EXERCISE OBJECTIVE:
Report each line of the rows below that contains the string "utility", matching case exactly.

INPUT MATERIAL:
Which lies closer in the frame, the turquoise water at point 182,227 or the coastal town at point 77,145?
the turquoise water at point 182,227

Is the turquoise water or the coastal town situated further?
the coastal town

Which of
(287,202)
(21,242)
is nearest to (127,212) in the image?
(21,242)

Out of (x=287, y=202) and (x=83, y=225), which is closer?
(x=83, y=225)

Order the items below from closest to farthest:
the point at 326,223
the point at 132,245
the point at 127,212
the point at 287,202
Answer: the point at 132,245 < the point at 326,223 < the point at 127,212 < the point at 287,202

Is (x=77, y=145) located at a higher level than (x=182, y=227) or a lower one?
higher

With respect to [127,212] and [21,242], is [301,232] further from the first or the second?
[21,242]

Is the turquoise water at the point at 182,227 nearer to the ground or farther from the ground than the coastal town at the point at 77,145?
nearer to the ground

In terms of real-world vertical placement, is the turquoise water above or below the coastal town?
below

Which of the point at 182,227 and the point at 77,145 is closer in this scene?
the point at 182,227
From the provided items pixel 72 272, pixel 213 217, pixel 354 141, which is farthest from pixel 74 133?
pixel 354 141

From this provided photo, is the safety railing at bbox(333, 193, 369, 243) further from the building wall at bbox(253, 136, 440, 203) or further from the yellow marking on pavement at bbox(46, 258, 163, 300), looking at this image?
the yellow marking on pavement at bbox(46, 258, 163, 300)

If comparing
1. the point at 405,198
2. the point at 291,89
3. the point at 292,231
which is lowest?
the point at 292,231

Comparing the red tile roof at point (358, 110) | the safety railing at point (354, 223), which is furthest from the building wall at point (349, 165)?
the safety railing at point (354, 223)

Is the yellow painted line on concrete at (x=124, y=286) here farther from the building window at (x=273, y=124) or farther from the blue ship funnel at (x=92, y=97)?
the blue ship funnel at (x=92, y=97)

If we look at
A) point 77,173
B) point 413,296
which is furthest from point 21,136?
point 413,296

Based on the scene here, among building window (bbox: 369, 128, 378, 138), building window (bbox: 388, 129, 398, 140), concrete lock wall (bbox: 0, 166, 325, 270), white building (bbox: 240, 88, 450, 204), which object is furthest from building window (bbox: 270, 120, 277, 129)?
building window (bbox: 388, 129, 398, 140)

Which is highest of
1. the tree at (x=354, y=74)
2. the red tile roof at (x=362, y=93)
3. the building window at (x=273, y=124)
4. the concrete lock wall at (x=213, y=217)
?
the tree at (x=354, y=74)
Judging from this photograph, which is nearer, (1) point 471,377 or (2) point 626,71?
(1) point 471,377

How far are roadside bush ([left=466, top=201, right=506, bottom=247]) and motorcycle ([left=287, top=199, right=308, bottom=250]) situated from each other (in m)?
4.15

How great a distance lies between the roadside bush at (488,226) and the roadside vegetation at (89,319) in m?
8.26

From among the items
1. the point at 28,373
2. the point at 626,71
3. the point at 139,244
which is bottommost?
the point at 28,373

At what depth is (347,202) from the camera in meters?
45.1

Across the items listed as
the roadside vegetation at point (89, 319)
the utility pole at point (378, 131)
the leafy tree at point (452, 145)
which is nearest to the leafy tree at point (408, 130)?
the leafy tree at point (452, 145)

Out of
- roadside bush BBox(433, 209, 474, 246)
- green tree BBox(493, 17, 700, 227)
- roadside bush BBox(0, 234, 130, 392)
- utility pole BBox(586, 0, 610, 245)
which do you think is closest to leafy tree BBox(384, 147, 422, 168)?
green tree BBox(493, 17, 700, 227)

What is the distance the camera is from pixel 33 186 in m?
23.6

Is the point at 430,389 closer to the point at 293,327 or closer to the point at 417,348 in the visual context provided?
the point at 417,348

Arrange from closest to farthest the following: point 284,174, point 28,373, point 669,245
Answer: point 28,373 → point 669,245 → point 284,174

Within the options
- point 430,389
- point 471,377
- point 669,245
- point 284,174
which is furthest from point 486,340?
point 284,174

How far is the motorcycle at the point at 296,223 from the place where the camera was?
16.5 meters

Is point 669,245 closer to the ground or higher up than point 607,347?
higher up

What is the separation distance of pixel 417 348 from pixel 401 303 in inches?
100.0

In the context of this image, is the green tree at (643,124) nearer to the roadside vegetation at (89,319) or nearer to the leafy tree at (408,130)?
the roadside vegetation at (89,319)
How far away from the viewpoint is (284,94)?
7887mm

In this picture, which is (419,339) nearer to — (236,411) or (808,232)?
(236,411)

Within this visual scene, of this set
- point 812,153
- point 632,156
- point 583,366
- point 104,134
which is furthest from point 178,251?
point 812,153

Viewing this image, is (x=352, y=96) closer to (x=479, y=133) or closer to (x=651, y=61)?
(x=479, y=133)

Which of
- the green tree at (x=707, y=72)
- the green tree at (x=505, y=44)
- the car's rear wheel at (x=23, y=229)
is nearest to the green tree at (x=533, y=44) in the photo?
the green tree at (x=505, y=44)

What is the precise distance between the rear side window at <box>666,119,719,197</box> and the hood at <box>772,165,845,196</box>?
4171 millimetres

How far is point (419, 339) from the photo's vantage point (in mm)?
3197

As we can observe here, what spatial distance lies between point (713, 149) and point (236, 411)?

EXERCISE SOLUTION:
the utility pole at point (378, 131)
- utility pole BBox(586, 0, 610, 245)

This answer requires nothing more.